THG reported increased operating losses after taking a £26.2 million charge reflecting the exit of loss-making discontinued categories and non-core assets.
The firm has ditched the loss-making OnDemand business, and while revenue across the business fell slightly year-on-year THG say this morning this is due to a “de-emphasis in certain beauty markets and the proactive pivoting of the THG Ingenuity strategy.”
The Manchester-based e-commerce firm said in the six months to 30 June 2023, revenue fell 9.3% to £969.3 million, from £1.07 billion the year before.
While it generated record Nutrition revenue of £340.7 million, up 2.6%, Beauty revenue fell 10.4% to £538.7 million and Ingenuity revenue slipped 14.9% to £320.0 million.
On the positive side, underlying earnings (EBITDA) from continuing operations of £50.1 million were up 22.9% from £40.8 million last year, above the top end of guidance which THG had put at £47 million to £50 million, at a margin of 5.3%, up from 4.0%.
The FTSE 250-listed firm left adjusted EBITDA guidance unchanged for the full year.
But operating losses increased to £99.5 million from £89.2 million.
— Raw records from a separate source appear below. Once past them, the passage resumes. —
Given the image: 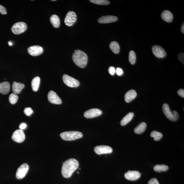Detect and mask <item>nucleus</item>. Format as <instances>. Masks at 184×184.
Returning a JSON list of instances; mask_svg holds the SVG:
<instances>
[{
    "label": "nucleus",
    "instance_id": "6",
    "mask_svg": "<svg viewBox=\"0 0 184 184\" xmlns=\"http://www.w3.org/2000/svg\"><path fill=\"white\" fill-rule=\"evenodd\" d=\"M62 79L64 83L68 86L70 87H77L80 85V83L77 80L68 76L64 74L62 76Z\"/></svg>",
    "mask_w": 184,
    "mask_h": 184
},
{
    "label": "nucleus",
    "instance_id": "9",
    "mask_svg": "<svg viewBox=\"0 0 184 184\" xmlns=\"http://www.w3.org/2000/svg\"><path fill=\"white\" fill-rule=\"evenodd\" d=\"M25 138L24 132L21 129L15 131L12 136V138L14 141L19 143L24 141Z\"/></svg>",
    "mask_w": 184,
    "mask_h": 184
},
{
    "label": "nucleus",
    "instance_id": "40",
    "mask_svg": "<svg viewBox=\"0 0 184 184\" xmlns=\"http://www.w3.org/2000/svg\"><path fill=\"white\" fill-rule=\"evenodd\" d=\"M12 43H11V42H9V46H12Z\"/></svg>",
    "mask_w": 184,
    "mask_h": 184
},
{
    "label": "nucleus",
    "instance_id": "39",
    "mask_svg": "<svg viewBox=\"0 0 184 184\" xmlns=\"http://www.w3.org/2000/svg\"><path fill=\"white\" fill-rule=\"evenodd\" d=\"M181 31L182 33H184V23L182 25V26L181 27Z\"/></svg>",
    "mask_w": 184,
    "mask_h": 184
},
{
    "label": "nucleus",
    "instance_id": "35",
    "mask_svg": "<svg viewBox=\"0 0 184 184\" xmlns=\"http://www.w3.org/2000/svg\"><path fill=\"white\" fill-rule=\"evenodd\" d=\"M116 72L117 74V75L118 76H121L122 75L123 73H124V72H123V70L122 68H117L116 70Z\"/></svg>",
    "mask_w": 184,
    "mask_h": 184
},
{
    "label": "nucleus",
    "instance_id": "37",
    "mask_svg": "<svg viewBox=\"0 0 184 184\" xmlns=\"http://www.w3.org/2000/svg\"><path fill=\"white\" fill-rule=\"evenodd\" d=\"M177 93L180 96L183 98H184V90L183 89H180L177 91Z\"/></svg>",
    "mask_w": 184,
    "mask_h": 184
},
{
    "label": "nucleus",
    "instance_id": "31",
    "mask_svg": "<svg viewBox=\"0 0 184 184\" xmlns=\"http://www.w3.org/2000/svg\"><path fill=\"white\" fill-rule=\"evenodd\" d=\"M33 111L30 107H26L24 110V113L27 116H30L32 114Z\"/></svg>",
    "mask_w": 184,
    "mask_h": 184
},
{
    "label": "nucleus",
    "instance_id": "20",
    "mask_svg": "<svg viewBox=\"0 0 184 184\" xmlns=\"http://www.w3.org/2000/svg\"><path fill=\"white\" fill-rule=\"evenodd\" d=\"M25 87L24 84L19 83H17L16 82H14L13 84L12 89L14 93L17 94L20 93Z\"/></svg>",
    "mask_w": 184,
    "mask_h": 184
},
{
    "label": "nucleus",
    "instance_id": "23",
    "mask_svg": "<svg viewBox=\"0 0 184 184\" xmlns=\"http://www.w3.org/2000/svg\"><path fill=\"white\" fill-rule=\"evenodd\" d=\"M40 81V78L38 76H37L33 79L32 82V87L33 91H38L39 87Z\"/></svg>",
    "mask_w": 184,
    "mask_h": 184
},
{
    "label": "nucleus",
    "instance_id": "42",
    "mask_svg": "<svg viewBox=\"0 0 184 184\" xmlns=\"http://www.w3.org/2000/svg\"><path fill=\"white\" fill-rule=\"evenodd\" d=\"M77 174H79V172H77Z\"/></svg>",
    "mask_w": 184,
    "mask_h": 184
},
{
    "label": "nucleus",
    "instance_id": "16",
    "mask_svg": "<svg viewBox=\"0 0 184 184\" xmlns=\"http://www.w3.org/2000/svg\"><path fill=\"white\" fill-rule=\"evenodd\" d=\"M118 17L113 15H107L102 17L98 20V22L101 24H105L115 22L118 20Z\"/></svg>",
    "mask_w": 184,
    "mask_h": 184
},
{
    "label": "nucleus",
    "instance_id": "21",
    "mask_svg": "<svg viewBox=\"0 0 184 184\" xmlns=\"http://www.w3.org/2000/svg\"><path fill=\"white\" fill-rule=\"evenodd\" d=\"M134 116V113L132 112L129 113L122 119L120 122L121 126H124L128 124L132 120Z\"/></svg>",
    "mask_w": 184,
    "mask_h": 184
},
{
    "label": "nucleus",
    "instance_id": "14",
    "mask_svg": "<svg viewBox=\"0 0 184 184\" xmlns=\"http://www.w3.org/2000/svg\"><path fill=\"white\" fill-rule=\"evenodd\" d=\"M28 52L30 55L36 56L40 55L43 52V48L39 46H31L28 48Z\"/></svg>",
    "mask_w": 184,
    "mask_h": 184
},
{
    "label": "nucleus",
    "instance_id": "15",
    "mask_svg": "<svg viewBox=\"0 0 184 184\" xmlns=\"http://www.w3.org/2000/svg\"><path fill=\"white\" fill-rule=\"evenodd\" d=\"M125 178L129 181H135L138 179L140 177V174L138 171H129L125 173Z\"/></svg>",
    "mask_w": 184,
    "mask_h": 184
},
{
    "label": "nucleus",
    "instance_id": "5",
    "mask_svg": "<svg viewBox=\"0 0 184 184\" xmlns=\"http://www.w3.org/2000/svg\"><path fill=\"white\" fill-rule=\"evenodd\" d=\"M27 26L26 23L23 22L15 23L11 28L12 32L16 35L21 34L26 30Z\"/></svg>",
    "mask_w": 184,
    "mask_h": 184
},
{
    "label": "nucleus",
    "instance_id": "32",
    "mask_svg": "<svg viewBox=\"0 0 184 184\" xmlns=\"http://www.w3.org/2000/svg\"><path fill=\"white\" fill-rule=\"evenodd\" d=\"M109 73H110L111 75H114L115 73H116V70L113 66H110L109 68Z\"/></svg>",
    "mask_w": 184,
    "mask_h": 184
},
{
    "label": "nucleus",
    "instance_id": "25",
    "mask_svg": "<svg viewBox=\"0 0 184 184\" xmlns=\"http://www.w3.org/2000/svg\"><path fill=\"white\" fill-rule=\"evenodd\" d=\"M109 47L112 52L115 54H117L120 52V46L118 43L113 42L109 44Z\"/></svg>",
    "mask_w": 184,
    "mask_h": 184
},
{
    "label": "nucleus",
    "instance_id": "8",
    "mask_svg": "<svg viewBox=\"0 0 184 184\" xmlns=\"http://www.w3.org/2000/svg\"><path fill=\"white\" fill-rule=\"evenodd\" d=\"M29 168V165L27 163H23L19 166L17 172V178L21 179L24 178L28 171Z\"/></svg>",
    "mask_w": 184,
    "mask_h": 184
},
{
    "label": "nucleus",
    "instance_id": "7",
    "mask_svg": "<svg viewBox=\"0 0 184 184\" xmlns=\"http://www.w3.org/2000/svg\"><path fill=\"white\" fill-rule=\"evenodd\" d=\"M77 18V15L74 12H68L64 19V23L66 26H71L76 22Z\"/></svg>",
    "mask_w": 184,
    "mask_h": 184
},
{
    "label": "nucleus",
    "instance_id": "10",
    "mask_svg": "<svg viewBox=\"0 0 184 184\" xmlns=\"http://www.w3.org/2000/svg\"><path fill=\"white\" fill-rule=\"evenodd\" d=\"M152 50L153 53L156 57L163 58L166 56L165 50L161 46L155 45L152 46Z\"/></svg>",
    "mask_w": 184,
    "mask_h": 184
},
{
    "label": "nucleus",
    "instance_id": "11",
    "mask_svg": "<svg viewBox=\"0 0 184 184\" xmlns=\"http://www.w3.org/2000/svg\"><path fill=\"white\" fill-rule=\"evenodd\" d=\"M102 111L98 109H92L86 111L84 113V116L87 118H94L101 115Z\"/></svg>",
    "mask_w": 184,
    "mask_h": 184
},
{
    "label": "nucleus",
    "instance_id": "19",
    "mask_svg": "<svg viewBox=\"0 0 184 184\" xmlns=\"http://www.w3.org/2000/svg\"><path fill=\"white\" fill-rule=\"evenodd\" d=\"M161 17L162 19L168 23L171 22L173 18V14L168 10L164 11L161 14Z\"/></svg>",
    "mask_w": 184,
    "mask_h": 184
},
{
    "label": "nucleus",
    "instance_id": "3",
    "mask_svg": "<svg viewBox=\"0 0 184 184\" xmlns=\"http://www.w3.org/2000/svg\"><path fill=\"white\" fill-rule=\"evenodd\" d=\"M60 136L62 140L70 141L81 138L83 137V134L81 132L71 131L62 132L60 134Z\"/></svg>",
    "mask_w": 184,
    "mask_h": 184
},
{
    "label": "nucleus",
    "instance_id": "34",
    "mask_svg": "<svg viewBox=\"0 0 184 184\" xmlns=\"http://www.w3.org/2000/svg\"><path fill=\"white\" fill-rule=\"evenodd\" d=\"M0 13L2 15H6L7 13L5 8L1 5H0Z\"/></svg>",
    "mask_w": 184,
    "mask_h": 184
},
{
    "label": "nucleus",
    "instance_id": "36",
    "mask_svg": "<svg viewBox=\"0 0 184 184\" xmlns=\"http://www.w3.org/2000/svg\"><path fill=\"white\" fill-rule=\"evenodd\" d=\"M178 57L179 60L181 61L182 63L184 64V55L183 53H179L178 55Z\"/></svg>",
    "mask_w": 184,
    "mask_h": 184
},
{
    "label": "nucleus",
    "instance_id": "4",
    "mask_svg": "<svg viewBox=\"0 0 184 184\" xmlns=\"http://www.w3.org/2000/svg\"><path fill=\"white\" fill-rule=\"evenodd\" d=\"M162 110L164 114L169 120L176 121L178 119L179 115L177 111L170 110L169 106L167 104L165 103L163 105Z\"/></svg>",
    "mask_w": 184,
    "mask_h": 184
},
{
    "label": "nucleus",
    "instance_id": "12",
    "mask_svg": "<svg viewBox=\"0 0 184 184\" xmlns=\"http://www.w3.org/2000/svg\"><path fill=\"white\" fill-rule=\"evenodd\" d=\"M95 152L100 155L103 154H110L113 151L112 148L110 146L104 145L96 146L94 148Z\"/></svg>",
    "mask_w": 184,
    "mask_h": 184
},
{
    "label": "nucleus",
    "instance_id": "2",
    "mask_svg": "<svg viewBox=\"0 0 184 184\" xmlns=\"http://www.w3.org/2000/svg\"><path fill=\"white\" fill-rule=\"evenodd\" d=\"M72 59L76 65L81 68H84L87 65L88 57L87 54L83 51L75 50L72 55Z\"/></svg>",
    "mask_w": 184,
    "mask_h": 184
},
{
    "label": "nucleus",
    "instance_id": "30",
    "mask_svg": "<svg viewBox=\"0 0 184 184\" xmlns=\"http://www.w3.org/2000/svg\"><path fill=\"white\" fill-rule=\"evenodd\" d=\"M90 1L95 4L101 5H108L110 3V2L107 0H91Z\"/></svg>",
    "mask_w": 184,
    "mask_h": 184
},
{
    "label": "nucleus",
    "instance_id": "26",
    "mask_svg": "<svg viewBox=\"0 0 184 184\" xmlns=\"http://www.w3.org/2000/svg\"><path fill=\"white\" fill-rule=\"evenodd\" d=\"M168 167L167 166L163 165H156L154 167V171L157 172H165L168 169Z\"/></svg>",
    "mask_w": 184,
    "mask_h": 184
},
{
    "label": "nucleus",
    "instance_id": "13",
    "mask_svg": "<svg viewBox=\"0 0 184 184\" xmlns=\"http://www.w3.org/2000/svg\"><path fill=\"white\" fill-rule=\"evenodd\" d=\"M48 99L51 103L56 104H60L62 100L57 94L54 91L49 92L48 95Z\"/></svg>",
    "mask_w": 184,
    "mask_h": 184
},
{
    "label": "nucleus",
    "instance_id": "27",
    "mask_svg": "<svg viewBox=\"0 0 184 184\" xmlns=\"http://www.w3.org/2000/svg\"><path fill=\"white\" fill-rule=\"evenodd\" d=\"M150 136L154 138V140L158 141L161 139L163 137V135L161 133L154 131L151 134Z\"/></svg>",
    "mask_w": 184,
    "mask_h": 184
},
{
    "label": "nucleus",
    "instance_id": "41",
    "mask_svg": "<svg viewBox=\"0 0 184 184\" xmlns=\"http://www.w3.org/2000/svg\"><path fill=\"white\" fill-rule=\"evenodd\" d=\"M55 1L56 0H53V1Z\"/></svg>",
    "mask_w": 184,
    "mask_h": 184
},
{
    "label": "nucleus",
    "instance_id": "29",
    "mask_svg": "<svg viewBox=\"0 0 184 184\" xmlns=\"http://www.w3.org/2000/svg\"><path fill=\"white\" fill-rule=\"evenodd\" d=\"M18 96L16 94L12 93L11 94L9 97V101L11 104H15L18 100Z\"/></svg>",
    "mask_w": 184,
    "mask_h": 184
},
{
    "label": "nucleus",
    "instance_id": "38",
    "mask_svg": "<svg viewBox=\"0 0 184 184\" xmlns=\"http://www.w3.org/2000/svg\"><path fill=\"white\" fill-rule=\"evenodd\" d=\"M26 127L27 125L26 124H25V123H22L19 126V128H20L21 130H24V129L26 128Z\"/></svg>",
    "mask_w": 184,
    "mask_h": 184
},
{
    "label": "nucleus",
    "instance_id": "17",
    "mask_svg": "<svg viewBox=\"0 0 184 184\" xmlns=\"http://www.w3.org/2000/svg\"><path fill=\"white\" fill-rule=\"evenodd\" d=\"M137 95L136 92L134 90L132 89L127 92L125 95V100L127 103H129L132 101L136 98Z\"/></svg>",
    "mask_w": 184,
    "mask_h": 184
},
{
    "label": "nucleus",
    "instance_id": "18",
    "mask_svg": "<svg viewBox=\"0 0 184 184\" xmlns=\"http://www.w3.org/2000/svg\"><path fill=\"white\" fill-rule=\"evenodd\" d=\"M10 90V84L7 82L0 83V93L6 95L9 93Z\"/></svg>",
    "mask_w": 184,
    "mask_h": 184
},
{
    "label": "nucleus",
    "instance_id": "1",
    "mask_svg": "<svg viewBox=\"0 0 184 184\" xmlns=\"http://www.w3.org/2000/svg\"><path fill=\"white\" fill-rule=\"evenodd\" d=\"M79 163L74 158H70L65 162L62 165V175L66 178H69L79 167Z\"/></svg>",
    "mask_w": 184,
    "mask_h": 184
},
{
    "label": "nucleus",
    "instance_id": "24",
    "mask_svg": "<svg viewBox=\"0 0 184 184\" xmlns=\"http://www.w3.org/2000/svg\"><path fill=\"white\" fill-rule=\"evenodd\" d=\"M147 125L145 123L143 122L138 125L134 129V132L137 134H141L146 130Z\"/></svg>",
    "mask_w": 184,
    "mask_h": 184
},
{
    "label": "nucleus",
    "instance_id": "28",
    "mask_svg": "<svg viewBox=\"0 0 184 184\" xmlns=\"http://www.w3.org/2000/svg\"><path fill=\"white\" fill-rule=\"evenodd\" d=\"M136 53L133 50H131L129 53V59L130 63L134 64L136 61Z\"/></svg>",
    "mask_w": 184,
    "mask_h": 184
},
{
    "label": "nucleus",
    "instance_id": "22",
    "mask_svg": "<svg viewBox=\"0 0 184 184\" xmlns=\"http://www.w3.org/2000/svg\"><path fill=\"white\" fill-rule=\"evenodd\" d=\"M50 20L53 26L56 28L59 27L60 20L57 15H52L50 17Z\"/></svg>",
    "mask_w": 184,
    "mask_h": 184
},
{
    "label": "nucleus",
    "instance_id": "33",
    "mask_svg": "<svg viewBox=\"0 0 184 184\" xmlns=\"http://www.w3.org/2000/svg\"><path fill=\"white\" fill-rule=\"evenodd\" d=\"M148 184H159L157 179L156 178H153L148 182Z\"/></svg>",
    "mask_w": 184,
    "mask_h": 184
}]
</instances>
Adjusted EBITDA leapt 72% in its Nutrition arm to £47.1 million but fell back in Beauty to £10.6 million from £17.7 million, impacted by one-off industry de-stocking in manufacturing.
Since the start of August, however, the Beauty division has returned to growth, the company said, with other second-half events including the acquisition of City AM newspaper for £1.5 million.
THG Ingenuity also announced new and expanded partnerships including L’Oreal Group and Asda Stores Ltd
Chief executive Matthew Moulding said: “Inflationary pressures provided significant challenges to consumers and businesses alike over the past 18 months. Our strategy of supporting our consumers through 2022, sacrificing margins in the short-term, is bearing fruit. This is reflected in the strong H1 results we’ve posted today, across adjusted EBITDA and cash.
“The cash performance of the Group has been strong in H1, but also over the last 12 months. Group cash flow performance improved by £350m compared to the previous 12 months, reflecting the completion of our global infrastructure roll-out program, with the Group now achieving significant operating leverage from a well invested, automated, global platform.”